And that’s just looking at the money. The social and political side of Silicon Valley also took dramatic turns, with a period of employee activism and embrace of pro-diversity goals, to the right-ward shift of many big VCs and nationwide DEI backlash.
Yet in the midst of wave after wave of unprecedentedness, one thing remains troublingly constant: According to Pitchbook data, the share of dollars VCs give to women has hovered around the 2% mark for this entire otherwise volatile period.
To better understand the stories behind the numbers, my VC firm, Graham & Walker, surveyed 180 North-America-based female founders this spring, all of whom have raised or plan to raise venture capital. The results, detailed in the report “Forged in Fire,” highlight the fraught journey many founders face today, and the specific challenges faced by women.
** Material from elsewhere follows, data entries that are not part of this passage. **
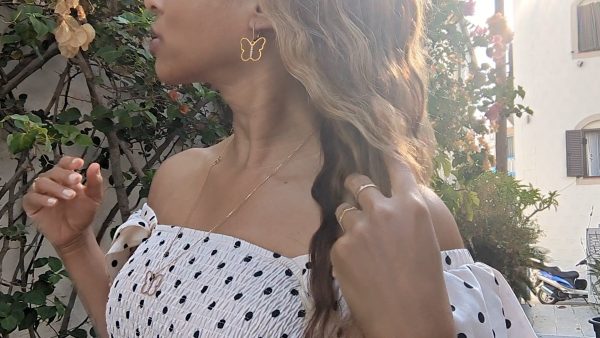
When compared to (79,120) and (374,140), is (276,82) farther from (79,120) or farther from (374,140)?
(79,120)

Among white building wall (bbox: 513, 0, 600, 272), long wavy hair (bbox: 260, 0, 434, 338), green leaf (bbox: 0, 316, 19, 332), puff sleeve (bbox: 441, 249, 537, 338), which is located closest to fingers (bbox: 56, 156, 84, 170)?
long wavy hair (bbox: 260, 0, 434, 338)

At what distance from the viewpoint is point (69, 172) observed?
108cm

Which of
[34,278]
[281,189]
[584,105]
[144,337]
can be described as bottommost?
[584,105]

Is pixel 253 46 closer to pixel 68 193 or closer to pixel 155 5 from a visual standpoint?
pixel 155 5

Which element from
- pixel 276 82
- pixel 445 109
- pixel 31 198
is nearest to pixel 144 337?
pixel 31 198

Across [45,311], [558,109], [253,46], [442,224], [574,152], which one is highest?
[253,46]

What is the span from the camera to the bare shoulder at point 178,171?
1262 millimetres

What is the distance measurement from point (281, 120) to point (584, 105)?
14010 mm

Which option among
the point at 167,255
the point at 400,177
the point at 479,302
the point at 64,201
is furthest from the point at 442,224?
the point at 64,201

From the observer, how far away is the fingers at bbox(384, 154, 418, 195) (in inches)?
26.1

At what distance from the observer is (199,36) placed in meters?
0.99

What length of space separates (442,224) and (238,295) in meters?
0.32

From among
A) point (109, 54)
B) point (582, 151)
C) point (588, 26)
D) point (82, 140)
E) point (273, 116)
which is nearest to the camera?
point (273, 116)

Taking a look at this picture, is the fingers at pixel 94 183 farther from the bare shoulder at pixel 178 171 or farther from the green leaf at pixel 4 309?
the green leaf at pixel 4 309
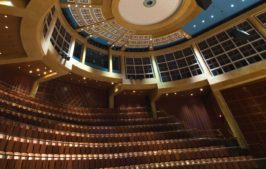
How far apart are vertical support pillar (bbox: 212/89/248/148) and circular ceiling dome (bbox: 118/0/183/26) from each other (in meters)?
3.45

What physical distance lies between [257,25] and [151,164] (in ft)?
20.3

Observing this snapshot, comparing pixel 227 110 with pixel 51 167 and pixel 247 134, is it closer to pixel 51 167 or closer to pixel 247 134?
pixel 247 134

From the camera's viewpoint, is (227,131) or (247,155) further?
(227,131)

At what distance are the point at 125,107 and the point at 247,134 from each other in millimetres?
4627

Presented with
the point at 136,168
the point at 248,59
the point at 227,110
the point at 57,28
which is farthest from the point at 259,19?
the point at 57,28

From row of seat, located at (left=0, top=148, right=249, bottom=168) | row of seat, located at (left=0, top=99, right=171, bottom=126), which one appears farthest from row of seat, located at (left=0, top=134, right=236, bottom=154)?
row of seat, located at (left=0, top=99, right=171, bottom=126)

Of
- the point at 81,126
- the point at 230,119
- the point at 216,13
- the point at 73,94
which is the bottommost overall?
the point at 230,119

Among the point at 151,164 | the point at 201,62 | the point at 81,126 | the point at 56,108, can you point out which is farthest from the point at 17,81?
the point at 201,62

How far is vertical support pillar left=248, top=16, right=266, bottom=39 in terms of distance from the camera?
20.0 feet

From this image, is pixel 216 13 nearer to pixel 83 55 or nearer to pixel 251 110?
pixel 251 110

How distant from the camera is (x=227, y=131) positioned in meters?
6.48

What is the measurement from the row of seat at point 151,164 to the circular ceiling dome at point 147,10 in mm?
4893

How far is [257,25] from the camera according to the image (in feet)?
20.6

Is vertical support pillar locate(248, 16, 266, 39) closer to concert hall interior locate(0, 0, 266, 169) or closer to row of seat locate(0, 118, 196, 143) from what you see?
concert hall interior locate(0, 0, 266, 169)
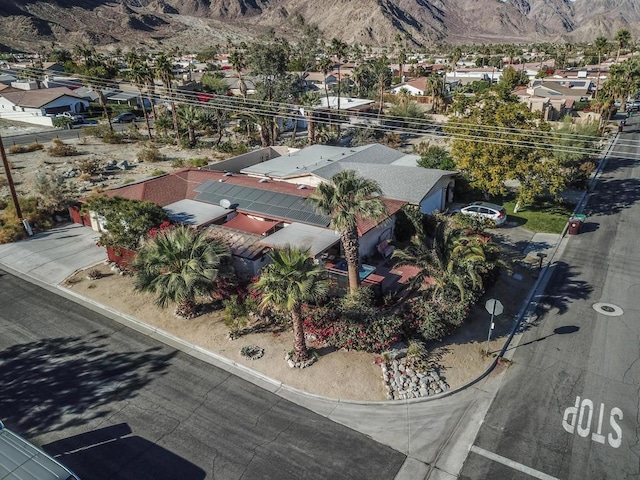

1. There’s a caregiving tax for female founders
Fifty-five percent of our founders are caregivers—juggling kids, aging parents, or disabled family members while building companies. Conventional wisdom says this is a disadvantage. And in a lot of ways, it was: caregiver founders were slightly less likely to work more than 60 hours per week, had slightly higher rates of burnout, and were more likely to report sacrificing health and sleep.
“Before kids I could force success with a massive amount of working hard,” one founder told us. “Now it’s harder to work the amount of hours I used to.” Another noted she pays “an insane amount of money to nannies to make my job work.”
But here’s the twist: Time constraints breed more thoughtful operators. “Being a parent has made me more efficient, focused, and resilient,” said one founder. “I’ve become incredibly strategic in decision-making and delegation.”
2. Gender is seen as a major barrier to fundraising
“It has been sheer hell—there is no other way to describe it,” one founder wrote about her fundraising experience, capturing the sentiment of most respondents. Forty percent cited their gender as the biggest barrier to raising capital. Many reported being explicitly told to “hire a male co-founder” to increase their chances of success, and a few deliberately did so. “I purposely chose a white male cofounder with a business background to make VC easier this time. Why bang your head against a wall when you don’t have to?”
3. Women pitch to skepticism while men pitch to opportunity
Female founders consistently report being asked “What could go wrong?” while knowing their male counterparts get asked “How big could this get?” This echoes Harvard research on gendered questioning patterns and has real funding consequences.
“They ask how we’re not going to fail, versus asking males how they will succeed. It’s so biased,” one respondent noted. Another pleaded: “Don’t just ask us what could go wrong. Ask us what could go right.” They’re forced to pitch defensively instead of painting the vision.
4. Female founders are ahead of the curve on AI
Despite reports that women adopt AI slower, 86% of female founders are already using AI as an agent, enhancer, and thought partner. All-female teams are actually more optimistic about AI than mixed-gender teams (56% versus 46%).
Why the optimism? “AI allows us to do more with less, which is what we’ve always had to do anyway,” one founder explained.
5. Female founders have quiet strengths
Forty-six respondents detailed ways in which being a woman is an asset for execution, in many cases as a direct result of the challenges they face. They mention their penchant for prioritizing, hard-learned execution prowess, and extraordinary resiliency. The very experiences that make entrepreneurship harder also make these entrepreneurs stronger.
And in direct defiance of conventional advice, female founders don’t believe they should be pitching with more hype and bravado like male founders often do. “We’re more realistic about outcomes and humble about successes,” said one founder. But this doesn’t mean female founders lack ambition. “Speaking brashly, loudly, or aggressively is not a requirement for building a great company,” said one respondent.
Silicon Valley’s real heroes are hiding in plain sight
Most salient among the findings is a stark contrast between the huge barriers these founders face and the clear-eyed optimism with which they face them.
Seventy-one percent of female founders said their last round was harder than expected, regardless of whether they had strong traction and prior experience. Forty-seven percent said economic conditions are hurting their business, and 46% also cited political uncertainty under the current U.S. administration as a direct threat. Three quarters have experienced burnout, and more than a third believe their gender has negatively impacted their business success.
Despite it all, 72% of female founders are optimistic about reaching their next milestone. In the words of one respondent, “I never become less optimistic, I just become smarter at managing the conditions. Part of being a founder is relentless optimism.”
In this contrast lies a source for inspiration. These women are everyday superheroes: defying the odds, turning constraints into competitive advantages, building businesses by sheer force of will, refusing to take no for an answer. Solving massive problems with limited resources. And proving that grit goes further than privilege.
All they ask for is a chance. As one respondent put it, “There’s a huge amount of money to be made out of taking women seriously.”